▶ Work to do
Copy every line of the records below that contains the word "sole".

────────────────────

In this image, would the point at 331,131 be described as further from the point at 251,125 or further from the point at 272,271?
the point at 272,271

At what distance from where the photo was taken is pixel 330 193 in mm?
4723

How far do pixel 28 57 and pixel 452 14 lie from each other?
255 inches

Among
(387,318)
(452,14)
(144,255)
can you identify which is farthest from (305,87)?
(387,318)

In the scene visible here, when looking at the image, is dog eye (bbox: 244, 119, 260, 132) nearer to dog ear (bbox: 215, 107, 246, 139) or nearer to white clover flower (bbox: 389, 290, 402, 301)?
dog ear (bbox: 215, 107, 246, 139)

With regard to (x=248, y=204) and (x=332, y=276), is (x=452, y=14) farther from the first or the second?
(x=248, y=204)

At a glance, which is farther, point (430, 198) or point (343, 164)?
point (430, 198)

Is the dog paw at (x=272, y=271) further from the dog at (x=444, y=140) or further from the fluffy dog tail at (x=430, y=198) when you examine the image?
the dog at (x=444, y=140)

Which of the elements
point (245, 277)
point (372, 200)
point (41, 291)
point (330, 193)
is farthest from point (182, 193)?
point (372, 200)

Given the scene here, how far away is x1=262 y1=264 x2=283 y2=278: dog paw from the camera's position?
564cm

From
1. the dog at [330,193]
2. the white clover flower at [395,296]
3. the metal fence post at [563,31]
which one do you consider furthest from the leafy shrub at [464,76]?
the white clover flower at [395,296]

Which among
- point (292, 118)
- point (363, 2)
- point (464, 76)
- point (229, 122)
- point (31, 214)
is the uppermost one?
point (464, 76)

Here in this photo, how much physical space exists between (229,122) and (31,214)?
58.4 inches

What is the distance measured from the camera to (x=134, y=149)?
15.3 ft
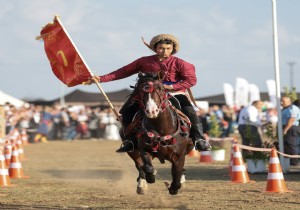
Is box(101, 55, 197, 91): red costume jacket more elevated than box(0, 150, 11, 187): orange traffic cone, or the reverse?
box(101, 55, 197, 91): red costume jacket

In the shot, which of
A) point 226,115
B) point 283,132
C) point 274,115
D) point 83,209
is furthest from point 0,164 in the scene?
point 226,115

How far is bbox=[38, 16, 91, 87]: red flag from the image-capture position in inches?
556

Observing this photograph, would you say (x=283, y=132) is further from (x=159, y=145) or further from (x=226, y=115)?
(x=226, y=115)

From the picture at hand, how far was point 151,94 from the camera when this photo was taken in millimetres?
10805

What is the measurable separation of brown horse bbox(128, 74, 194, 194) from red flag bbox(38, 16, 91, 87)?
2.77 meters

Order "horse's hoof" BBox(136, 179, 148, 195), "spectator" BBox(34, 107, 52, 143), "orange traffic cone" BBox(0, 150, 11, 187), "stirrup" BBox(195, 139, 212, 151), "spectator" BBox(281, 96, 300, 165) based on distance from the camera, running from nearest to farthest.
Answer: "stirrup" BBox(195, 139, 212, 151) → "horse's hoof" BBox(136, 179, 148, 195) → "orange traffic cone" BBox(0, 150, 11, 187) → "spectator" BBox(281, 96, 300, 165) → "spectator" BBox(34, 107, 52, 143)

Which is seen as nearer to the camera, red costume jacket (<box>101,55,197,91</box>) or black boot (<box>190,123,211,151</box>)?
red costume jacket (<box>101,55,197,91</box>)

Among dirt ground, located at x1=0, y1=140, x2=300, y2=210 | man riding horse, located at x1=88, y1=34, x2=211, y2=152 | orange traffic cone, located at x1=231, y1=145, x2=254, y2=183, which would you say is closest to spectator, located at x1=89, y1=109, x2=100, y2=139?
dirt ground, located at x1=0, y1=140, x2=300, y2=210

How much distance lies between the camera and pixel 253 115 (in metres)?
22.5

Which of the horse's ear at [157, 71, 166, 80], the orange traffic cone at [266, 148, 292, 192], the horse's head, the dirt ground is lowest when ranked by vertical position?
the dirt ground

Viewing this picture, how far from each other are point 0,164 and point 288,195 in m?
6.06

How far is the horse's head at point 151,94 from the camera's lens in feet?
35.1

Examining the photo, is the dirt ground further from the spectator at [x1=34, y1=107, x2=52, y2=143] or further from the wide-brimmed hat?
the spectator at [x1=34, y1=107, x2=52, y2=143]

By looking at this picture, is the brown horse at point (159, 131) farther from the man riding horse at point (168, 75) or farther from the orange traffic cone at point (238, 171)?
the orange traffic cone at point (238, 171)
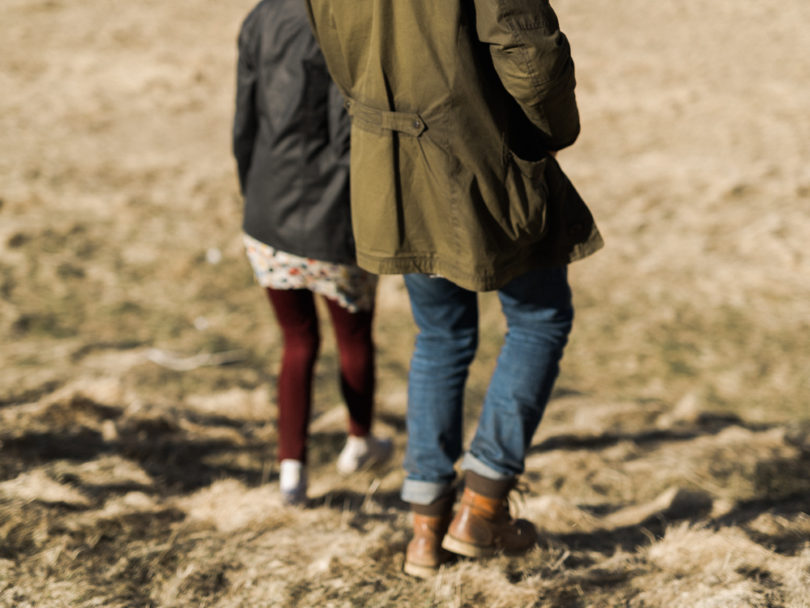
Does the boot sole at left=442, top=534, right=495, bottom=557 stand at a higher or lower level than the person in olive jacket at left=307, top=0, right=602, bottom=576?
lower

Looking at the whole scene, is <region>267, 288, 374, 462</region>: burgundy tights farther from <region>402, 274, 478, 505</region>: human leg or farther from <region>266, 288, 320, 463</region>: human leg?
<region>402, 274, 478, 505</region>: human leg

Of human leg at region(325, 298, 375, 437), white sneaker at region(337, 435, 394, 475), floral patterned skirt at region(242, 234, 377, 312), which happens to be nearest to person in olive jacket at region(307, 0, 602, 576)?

────────────────────

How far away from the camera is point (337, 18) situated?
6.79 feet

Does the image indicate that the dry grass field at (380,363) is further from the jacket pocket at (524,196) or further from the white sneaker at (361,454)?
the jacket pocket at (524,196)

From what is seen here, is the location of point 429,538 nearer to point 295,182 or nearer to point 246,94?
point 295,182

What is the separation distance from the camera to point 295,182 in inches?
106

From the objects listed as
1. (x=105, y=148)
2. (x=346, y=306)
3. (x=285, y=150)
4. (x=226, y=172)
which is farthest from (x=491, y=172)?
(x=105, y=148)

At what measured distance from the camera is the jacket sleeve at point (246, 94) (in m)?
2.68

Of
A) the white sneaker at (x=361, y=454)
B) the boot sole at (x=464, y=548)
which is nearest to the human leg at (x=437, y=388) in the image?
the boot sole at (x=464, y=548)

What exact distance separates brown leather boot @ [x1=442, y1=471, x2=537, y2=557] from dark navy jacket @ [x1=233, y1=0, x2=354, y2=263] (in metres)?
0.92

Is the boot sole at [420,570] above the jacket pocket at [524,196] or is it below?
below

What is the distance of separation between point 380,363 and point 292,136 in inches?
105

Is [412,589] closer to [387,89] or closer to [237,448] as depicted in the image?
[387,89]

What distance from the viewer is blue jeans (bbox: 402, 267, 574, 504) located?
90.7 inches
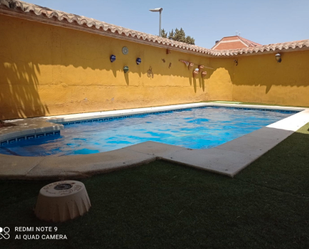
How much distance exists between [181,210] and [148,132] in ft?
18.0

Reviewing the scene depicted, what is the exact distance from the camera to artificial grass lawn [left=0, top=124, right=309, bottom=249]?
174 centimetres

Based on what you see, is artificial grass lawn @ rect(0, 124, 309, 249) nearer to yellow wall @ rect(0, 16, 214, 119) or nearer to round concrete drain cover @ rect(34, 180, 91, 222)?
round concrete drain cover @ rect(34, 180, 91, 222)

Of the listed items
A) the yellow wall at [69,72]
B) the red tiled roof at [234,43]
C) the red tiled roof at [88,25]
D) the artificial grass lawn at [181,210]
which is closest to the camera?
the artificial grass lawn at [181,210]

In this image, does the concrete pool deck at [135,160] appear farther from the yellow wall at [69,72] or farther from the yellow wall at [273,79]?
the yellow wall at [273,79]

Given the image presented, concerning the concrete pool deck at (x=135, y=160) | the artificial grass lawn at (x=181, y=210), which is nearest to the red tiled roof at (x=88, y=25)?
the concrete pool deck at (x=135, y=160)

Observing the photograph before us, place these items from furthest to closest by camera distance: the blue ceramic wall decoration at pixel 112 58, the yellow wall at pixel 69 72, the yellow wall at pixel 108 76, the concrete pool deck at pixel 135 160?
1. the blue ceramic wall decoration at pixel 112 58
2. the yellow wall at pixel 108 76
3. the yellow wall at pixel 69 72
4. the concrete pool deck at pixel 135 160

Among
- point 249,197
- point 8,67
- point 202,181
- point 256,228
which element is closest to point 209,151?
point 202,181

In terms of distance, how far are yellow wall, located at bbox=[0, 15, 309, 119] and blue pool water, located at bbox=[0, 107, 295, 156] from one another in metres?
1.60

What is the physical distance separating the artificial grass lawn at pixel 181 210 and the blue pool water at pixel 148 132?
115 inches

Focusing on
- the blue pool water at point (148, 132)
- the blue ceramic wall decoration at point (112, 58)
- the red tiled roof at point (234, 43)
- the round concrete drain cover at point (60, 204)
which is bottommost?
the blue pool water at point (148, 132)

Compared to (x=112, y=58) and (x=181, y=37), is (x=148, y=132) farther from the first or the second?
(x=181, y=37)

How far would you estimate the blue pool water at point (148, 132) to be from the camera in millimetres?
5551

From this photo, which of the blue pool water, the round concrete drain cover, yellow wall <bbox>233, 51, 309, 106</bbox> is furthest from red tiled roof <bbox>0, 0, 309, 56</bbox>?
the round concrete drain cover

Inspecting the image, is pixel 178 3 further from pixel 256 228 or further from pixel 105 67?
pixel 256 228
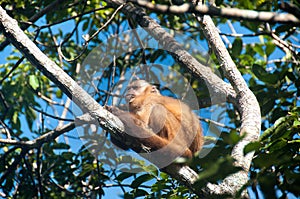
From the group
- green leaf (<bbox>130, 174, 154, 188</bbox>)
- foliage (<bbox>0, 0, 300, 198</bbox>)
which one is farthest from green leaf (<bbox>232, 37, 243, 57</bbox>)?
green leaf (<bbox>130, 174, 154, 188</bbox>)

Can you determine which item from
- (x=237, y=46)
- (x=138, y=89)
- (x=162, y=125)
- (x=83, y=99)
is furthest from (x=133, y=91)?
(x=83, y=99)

────────────────────

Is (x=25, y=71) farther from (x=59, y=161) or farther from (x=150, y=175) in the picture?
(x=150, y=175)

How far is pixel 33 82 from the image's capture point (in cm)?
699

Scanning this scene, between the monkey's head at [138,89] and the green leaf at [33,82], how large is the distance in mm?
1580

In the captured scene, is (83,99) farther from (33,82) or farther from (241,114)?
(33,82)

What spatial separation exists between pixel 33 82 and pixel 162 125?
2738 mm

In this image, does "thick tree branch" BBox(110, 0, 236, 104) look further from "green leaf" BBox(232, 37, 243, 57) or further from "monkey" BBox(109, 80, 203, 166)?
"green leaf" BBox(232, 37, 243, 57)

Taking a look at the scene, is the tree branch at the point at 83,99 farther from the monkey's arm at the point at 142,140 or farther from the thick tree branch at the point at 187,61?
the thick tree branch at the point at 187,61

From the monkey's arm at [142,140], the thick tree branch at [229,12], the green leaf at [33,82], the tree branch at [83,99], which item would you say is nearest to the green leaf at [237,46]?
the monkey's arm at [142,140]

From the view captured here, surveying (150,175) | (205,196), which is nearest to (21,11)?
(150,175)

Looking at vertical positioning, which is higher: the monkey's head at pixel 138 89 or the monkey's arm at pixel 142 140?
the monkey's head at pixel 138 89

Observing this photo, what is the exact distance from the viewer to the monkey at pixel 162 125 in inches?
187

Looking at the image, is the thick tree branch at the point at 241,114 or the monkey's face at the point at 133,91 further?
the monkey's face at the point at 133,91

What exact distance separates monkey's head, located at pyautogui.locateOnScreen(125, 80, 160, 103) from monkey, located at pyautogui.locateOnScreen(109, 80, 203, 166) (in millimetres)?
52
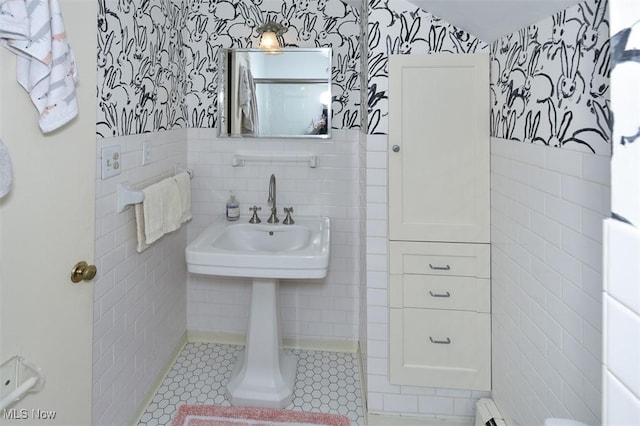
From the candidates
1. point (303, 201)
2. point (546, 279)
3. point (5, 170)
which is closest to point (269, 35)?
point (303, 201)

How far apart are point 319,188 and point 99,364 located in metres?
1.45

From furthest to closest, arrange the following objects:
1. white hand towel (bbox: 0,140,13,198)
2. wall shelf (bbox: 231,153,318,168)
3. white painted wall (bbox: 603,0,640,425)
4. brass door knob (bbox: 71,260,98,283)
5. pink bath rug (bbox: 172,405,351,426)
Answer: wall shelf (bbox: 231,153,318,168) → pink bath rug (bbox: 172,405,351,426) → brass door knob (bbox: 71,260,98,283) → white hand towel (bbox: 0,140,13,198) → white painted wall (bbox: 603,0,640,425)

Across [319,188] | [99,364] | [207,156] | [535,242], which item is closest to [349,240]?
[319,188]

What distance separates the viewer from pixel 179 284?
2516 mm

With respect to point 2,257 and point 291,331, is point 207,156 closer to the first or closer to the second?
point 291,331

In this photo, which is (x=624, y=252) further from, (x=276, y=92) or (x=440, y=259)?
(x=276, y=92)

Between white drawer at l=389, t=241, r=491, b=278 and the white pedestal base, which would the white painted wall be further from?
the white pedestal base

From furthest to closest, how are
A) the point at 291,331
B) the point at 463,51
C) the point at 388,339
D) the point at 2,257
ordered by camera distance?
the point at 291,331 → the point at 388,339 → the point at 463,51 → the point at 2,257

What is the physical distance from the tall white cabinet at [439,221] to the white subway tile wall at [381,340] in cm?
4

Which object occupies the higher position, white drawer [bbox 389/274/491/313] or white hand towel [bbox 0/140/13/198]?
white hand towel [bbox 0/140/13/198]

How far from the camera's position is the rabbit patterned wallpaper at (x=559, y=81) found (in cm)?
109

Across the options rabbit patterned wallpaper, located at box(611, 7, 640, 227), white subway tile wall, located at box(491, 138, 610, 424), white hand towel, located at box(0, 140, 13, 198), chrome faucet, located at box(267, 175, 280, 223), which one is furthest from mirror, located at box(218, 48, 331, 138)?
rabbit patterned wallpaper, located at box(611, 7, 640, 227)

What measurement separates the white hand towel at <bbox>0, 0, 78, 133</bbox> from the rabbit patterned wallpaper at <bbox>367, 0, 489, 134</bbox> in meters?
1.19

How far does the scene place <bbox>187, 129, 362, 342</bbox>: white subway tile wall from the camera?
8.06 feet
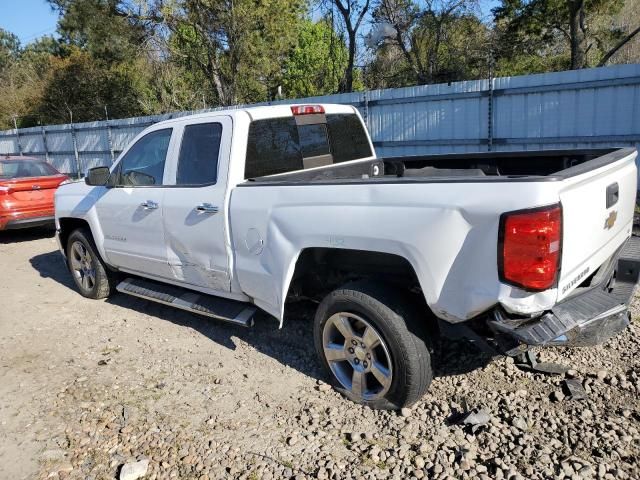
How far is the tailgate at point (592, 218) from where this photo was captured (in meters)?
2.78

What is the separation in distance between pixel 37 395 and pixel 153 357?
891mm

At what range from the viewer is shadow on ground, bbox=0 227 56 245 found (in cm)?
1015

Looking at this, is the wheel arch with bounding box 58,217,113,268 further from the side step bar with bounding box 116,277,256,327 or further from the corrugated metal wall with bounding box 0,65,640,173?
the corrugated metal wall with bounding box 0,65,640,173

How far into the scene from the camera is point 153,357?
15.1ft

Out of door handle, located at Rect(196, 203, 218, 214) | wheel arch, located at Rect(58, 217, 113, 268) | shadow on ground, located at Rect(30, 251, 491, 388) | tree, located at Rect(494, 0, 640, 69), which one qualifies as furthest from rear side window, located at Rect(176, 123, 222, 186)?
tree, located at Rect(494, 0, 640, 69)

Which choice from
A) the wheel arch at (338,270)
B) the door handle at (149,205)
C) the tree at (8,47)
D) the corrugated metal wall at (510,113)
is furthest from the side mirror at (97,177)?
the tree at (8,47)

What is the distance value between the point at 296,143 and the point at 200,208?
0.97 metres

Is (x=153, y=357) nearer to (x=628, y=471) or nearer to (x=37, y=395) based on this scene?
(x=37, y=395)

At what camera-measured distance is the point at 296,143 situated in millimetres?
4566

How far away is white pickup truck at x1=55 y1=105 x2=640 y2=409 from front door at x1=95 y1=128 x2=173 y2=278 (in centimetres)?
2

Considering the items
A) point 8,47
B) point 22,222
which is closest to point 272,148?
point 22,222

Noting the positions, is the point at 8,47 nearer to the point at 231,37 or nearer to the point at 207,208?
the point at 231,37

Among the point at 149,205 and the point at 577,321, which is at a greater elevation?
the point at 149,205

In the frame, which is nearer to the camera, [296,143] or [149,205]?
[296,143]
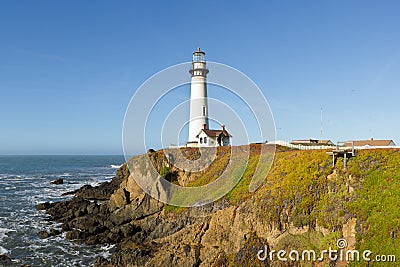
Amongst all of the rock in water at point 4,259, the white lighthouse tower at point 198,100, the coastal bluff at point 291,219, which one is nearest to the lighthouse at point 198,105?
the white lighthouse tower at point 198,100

────────────────────

▶ Completed exercise
Does the boot sole at left=442, top=534, right=495, bottom=557 stand at a higher or lower level than the person in olive jacket at left=307, top=0, right=602, bottom=576?
B) the boot sole at (x=464, y=548)
the boot sole at (x=464, y=548)
Is the boot sole at [420,570] above the jacket pocket at [524,196] or is it below?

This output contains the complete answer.